City Limits, May 6, 2019: The displacement dangers of the Trump-Democrat infrastructure deal
In the week since President Trump and Congressional Democratic leaders announced a vague agreement to pursue a $2 trillion infrastructure plan, more than one note of doubt has been sounded. Some wondered if Trump’s commitment was likely to survive more than one news cycle. Many conservative Republicans fretted about how to pay the 13-digit price-tag. And some liberal Democrats worried that, by finding common cause with the president on infrastructure, Senate Minority Leader Chuck Schumer and House Speaker Nancy Pelosi were handing Trump a valuable victory in the midst of fallout from the Mueller report and ahead of the 2020 campaign season.
What makes infrastructure spending a political wildcard is the breadth of its appeal. Progressives adore public investments. As long as there’s a good chance much of the work will come their way, trade unions like the potential construction jobs. Business types love moves that make it easier for their employees to get to work or their product to get to market.
But the diversity of support for infrastructure spending—the sense that virtually “everyone” supports it—doesn’t mean it benefits everyone to the same degree, if at all. Depending on how the plan is structured, people in America’s rural areas (who arguably need more of an economic boost than anyone else) could be left out.

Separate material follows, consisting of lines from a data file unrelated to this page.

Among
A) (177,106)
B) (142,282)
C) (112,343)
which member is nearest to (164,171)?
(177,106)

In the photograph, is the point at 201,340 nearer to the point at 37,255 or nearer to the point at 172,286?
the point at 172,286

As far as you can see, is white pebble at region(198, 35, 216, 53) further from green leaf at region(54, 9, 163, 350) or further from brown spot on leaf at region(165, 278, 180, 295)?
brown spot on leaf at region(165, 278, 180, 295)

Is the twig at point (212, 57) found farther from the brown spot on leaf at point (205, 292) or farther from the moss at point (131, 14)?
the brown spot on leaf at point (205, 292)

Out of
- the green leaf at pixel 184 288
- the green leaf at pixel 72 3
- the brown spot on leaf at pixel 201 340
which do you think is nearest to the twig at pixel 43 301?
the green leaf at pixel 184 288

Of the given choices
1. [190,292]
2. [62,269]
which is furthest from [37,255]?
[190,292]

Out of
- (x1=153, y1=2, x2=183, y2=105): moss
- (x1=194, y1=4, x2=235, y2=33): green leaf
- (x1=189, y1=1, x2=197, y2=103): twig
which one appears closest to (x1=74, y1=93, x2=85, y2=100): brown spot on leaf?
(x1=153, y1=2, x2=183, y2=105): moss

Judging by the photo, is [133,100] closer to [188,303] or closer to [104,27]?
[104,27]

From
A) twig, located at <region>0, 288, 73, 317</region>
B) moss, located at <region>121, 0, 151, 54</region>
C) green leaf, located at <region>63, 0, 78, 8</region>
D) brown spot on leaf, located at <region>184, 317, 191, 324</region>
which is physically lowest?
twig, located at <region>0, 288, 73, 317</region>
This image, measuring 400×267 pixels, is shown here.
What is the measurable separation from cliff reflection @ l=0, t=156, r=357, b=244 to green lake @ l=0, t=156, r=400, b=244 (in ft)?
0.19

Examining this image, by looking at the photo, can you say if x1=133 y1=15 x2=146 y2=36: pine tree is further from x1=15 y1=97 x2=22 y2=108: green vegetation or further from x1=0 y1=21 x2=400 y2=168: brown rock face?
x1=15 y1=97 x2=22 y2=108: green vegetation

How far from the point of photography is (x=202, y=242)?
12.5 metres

And then there are those whom infrastructure spending could actually hurt: namely, low-income urban residents who could be displaced by rising housing costs resulting from the investment.
A classic case is Portland’s Interstate Corridor Urban Renewal Area Plan in 2000, which, according to the National Community Reinvestment Coalition, “catalyzed the demographic and geographic shift from historically African-American communities within Portland to the outskirts of the city.” Concerns about a similar effect have dogged plans in New York for a Brooklyn-Queens streetcar line, and were part of what scuttled a transit plan in Nashville last year. While the magnitude of displacement effects is debated, and projects could be structured to reduce those dangers, it’s clearly a risk for any major spending on roads and rails.